[start Excerpted text]
Any time the Red Wings and the Canucks meet, you know you’re in for a good one. Detroit and Vancouver always seem to get up to play one another. It makes sense, really. Not only are both teams among the elite of the Western Conference, but they play similar systems. Furthermore, their cores are similar as well: Both boast a Selke-calibre center, a large Swedish contingent, a Swedish captain, and a dearth of useless enforcer types.
When you have that much in common, you’re bound to fight. It’s the law of romantic comedies. I should know. I watch a lot of romantic comedies. I also watch a lot of games, and I watched this game.
Canucks 4 – 2 Red Wings
Not unlike the game versus Toronto, Chris “Kiss Huggins” Higgins opened the scoring in this one, burying a rebound after Mason Raymond was stopped on a breakaway. The guy to keep an eye on in the replay is Niklas Kronwall. Not only is the breakaway a result of his decision to come way down into the offensive zone while the Wings are changing, but he follows this blunder up by allowing Higgins to easily beat him to the goal. And then, clearly unwilling to be excluded from the “Shame Kronwall” party, Ryan Kesler gives him a needless forearm shiver on his way through to the goal celebration. Remember this moment, because Kronwall sure did.
Cody Hodgson’s goal, which came 21 seconds later, is the result of some great instincts in the neutral zone. Initially, he’s trailing what seems to be a fairly innocuous play, but then two things happen, both of which he sees: first, the puck squirts free to Jannik Hansen along the wall. Second, Danny Cleary (#11) forgets that he’s covering for Ian White and wanders away from the play area like an unattended child. Hodgson instantly sprints through the middle of the ice, hoping for a pass. When he gets it, he comes flying over the blue line and slaps the puck harder than Rick James on Charlie Murphy.
Manny Malhotra’s assist on the Hodgson goal was well-earned. Initially, he loses the puck to Ian White but, when White takes his sweet time in moving it, Malhotra turns back, lifts White’s stick, and throws the puck down the boards to Hansen. Like Evil Dead 2, it was a great second effort.
[end Excerpted text]
[start Data lines]
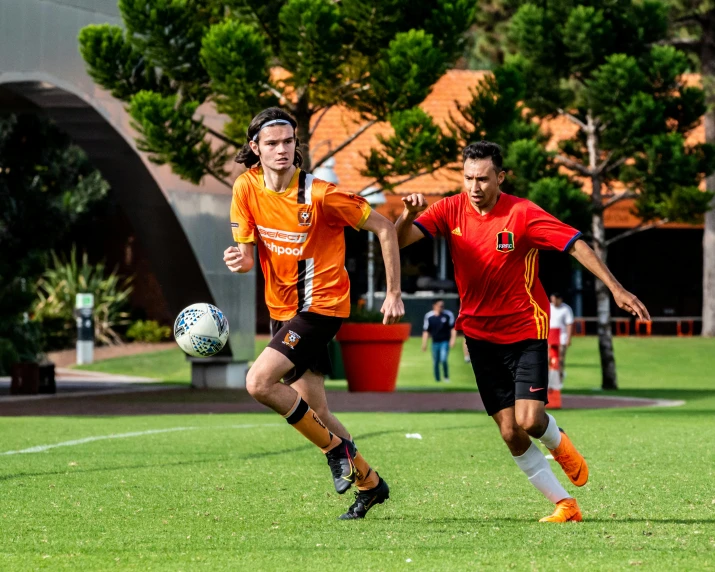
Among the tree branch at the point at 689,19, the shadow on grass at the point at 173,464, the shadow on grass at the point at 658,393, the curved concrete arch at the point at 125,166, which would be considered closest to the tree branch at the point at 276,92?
the curved concrete arch at the point at 125,166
[end Data lines]
— Directive —
In the Canucks–Red Wings game recap, rewrite the passage from "When you have" to "watched this game.", changing "romantic comedies" to "sitcoms". The lines above aren't needed for this.

— Finished exercise —
When you have that much in common, you’re bound to fight. It’s the law of sitcoms. I should know. I watch a lot of sitcoms. I also watch a lot of games, and I watched this game.